Collectors & Source IPs

Collectors receive syslog (514/udp) and SNMP traps (162/udp). The packet’s source IP identifies the sending device — but whether the collector sees the real source depends on how it’s run, because Docker’s bridge networking rewrites (NATs) the source to the docker gateway.

Deployment modes

Collector deployment	Real source IP?	Notes
Linux host, --network host	✅ Yes	Recommended for production.
Kubernetes	✅ Yes	hostNetwork: true on the collector pod/DaemonSet, or a Service with externalTrafficPolicy: Local.
Native desktop app (macOS / Windows)	✅ Yes	Runs the collector directly on the OS network stack. Best for small deployments. macOS .dmg · Windows .msi
Docker bridge (-p 514:514/udp)	⚠️ No	Source NAT’d to the docker gateway. Use host networking instead on Linux.
Docker Desktop (macOS / Windows)	⚠️ No	The container runs in a VM; all inbound is NAT’d. Host networking does NOT help here — it joins the VM’s network, not your machine.

Run with host networking on Linux

On Linux, run the collector with host networking so its sockets see the true sender:

docker run -d --name gridnms-collector --restart unless-stopped \
  --network host \
  -e GRIDNMS_TUNNEL_URL="https://<your-control-plane>/api/tunnel/ws" \
  -e GRIDNMS_STATE_DIR=/var/lib/gridnms \
  -v gridnms-collector-state:/var/lib/gridnms \
  gridnms/collector:latest-<arch>

Source masked?
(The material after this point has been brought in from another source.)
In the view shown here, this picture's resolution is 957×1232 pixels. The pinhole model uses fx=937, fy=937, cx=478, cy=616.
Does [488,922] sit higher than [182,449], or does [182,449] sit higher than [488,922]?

Attribution still works.

GridNMS extracts the sender’s host from the log itself — the syslog HOSTNAME field, CEF dvchost, or a JSON hostname — and stores it as Sender Host. Events are attributed to a device by that host (which survives NAT and relays, unlike the packet IP), are searchable on the Events page even before the device is onboarded, and unmanaged senders surface under Reports → Unmanaged Senders for one-click onboarding.

Developing on a Mac/Windows laptop?

The Docker Desktop NAT means test syslog shows the docker gateway as the source. That’s expected and dev-only — production collectors on Linux/Kubernetes preserve the real IP, and the native desktop app does the same for small on-prem deployments.

The network permission boundary

A collector may only initiate outbound connections to:

1. IPs/CIDRs within its explicitly assigned networks (assigned in Admin → Collectors),
2. the control plane (tunnel server) — always allowed, and
3. configured external storage endpoints (metric/log sinks).

The network assignment — not device assignment — is the permission boundary. Assigning a device to a collector is a routing convenience; the assigned networks decide what a collector is allowed to reach.